== Activity ==
Please name every kind of work for which, according to the article on AI in Hollywood, the tools are already "rather accomplished."

··· Excerpt

AI Can Now Tell if Netflix Will Like Your Pitch
I also reveal how WME is using chatbots every day in part three of our Ankler survival guide
Erik Barmack writes about the intersection of AI and Hollywood from the perspective of a working producer. This week he takes a special look at the tech now supporting or supplanting jobs in a special series for paid subscribers. In part one, he covered how AI tools are threatening exec and development jobs; in part two, he addressed how AI is encroaching on casting and pre-production budgeting and its rapid advancement in script coverage.
When this column started just six months ago, Los Angeles’ fear and loathing toward AI was palpable. The still-fresh labor peace felt even more tremulous with the specter of jobs being eradicated by a smug, overly friendly ChatGPT prompt, which, when asked to help create a movie, told you: “Of course! What sort of movie did you have in mind?”
No one believed that Sam Altman’s version of HAL (Sora) could actually make a movie, but the low, dull paranoia that crept into conversations at the Polo Lounge or in various, glistening mid-century houses in the Hills was palpable. Bad, suffocating things were coming. We were all just waiting for the pressure of AI consciousness to become more and more productive. “I am putting myself to the fullest possible use,” HAL chimed just minutes before ejecting Dave from his spacecraft (and life), “which is all I think that any conscious entity can ever hope to do.”
Society’s AI adoption may not have reached “the fullest possible use” . . . yet, but its progress has been undeniable. Last year, there were just a few AI films; now dozens pop every day on social media. ChatGPT usage more than doubled from Nov. 2023 to Oct. 2024, to over 250 million weekly active users. AI assistants are becoming ubiquitous, from LinkedIn’s posts to Google’s AI search results. As I’ve written, the tools to do international dubbing, highlight reels and “weird, seemingly impossible video manipulations” are already rather accomplished.

······
··· Available data

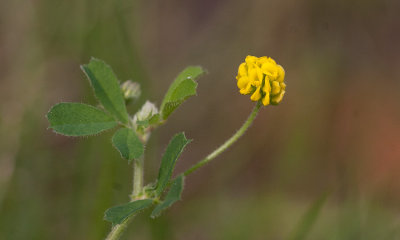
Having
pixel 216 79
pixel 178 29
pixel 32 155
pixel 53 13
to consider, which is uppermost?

······

== Reply to the exercise ==
- International dubbing
- Highlight reels
- "Weird, seemingly impossible video manipulations"